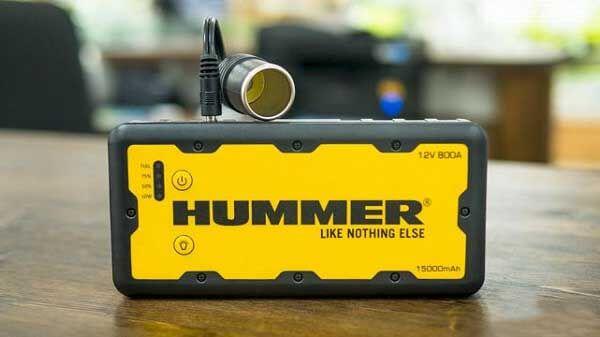 Розетка типа прикуриватель подключается к пусковому устройству Hummer H1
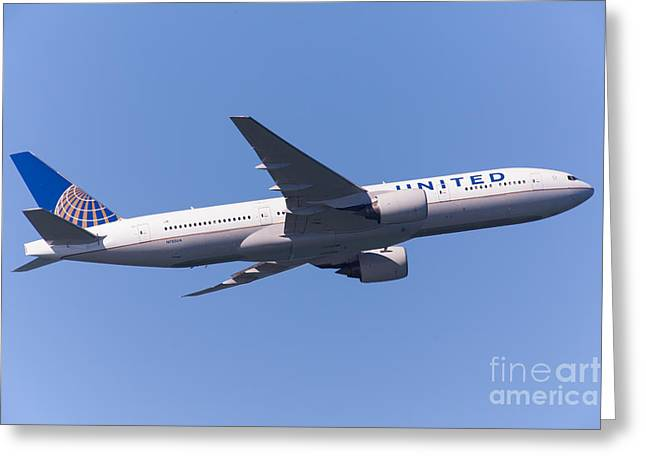 United Airlines Passenger Plane Greeting Cards - United Airlines Jet 5D29540 Greeting Card by Wingsdomain Art and Photography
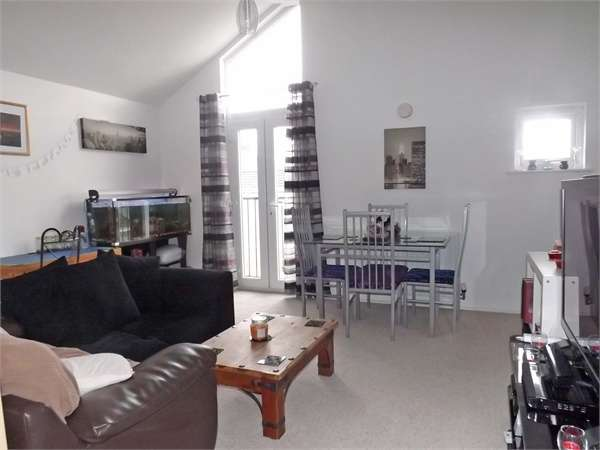3 Bedrooms Flat for sale in Buchanan Court, Buckshaw Village, Chorley, Lancashire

▶ **TASK OBJECTIVE**
Return the data exactly. Pictures stay out.

▶ **PROBLEM SOLUTION**
 Розетка типа прикуриватель подключается к пусковому устройству Hummer H1
 United Airlines Passenger Plane Greeting Cards - United Airlines Jet 5D29540 Greeting Card by Wingsdomain Art and Photography
3 Bedrooms Flat for sale in Buchanan Court, Buckshaw Village, Chorley, Lancashire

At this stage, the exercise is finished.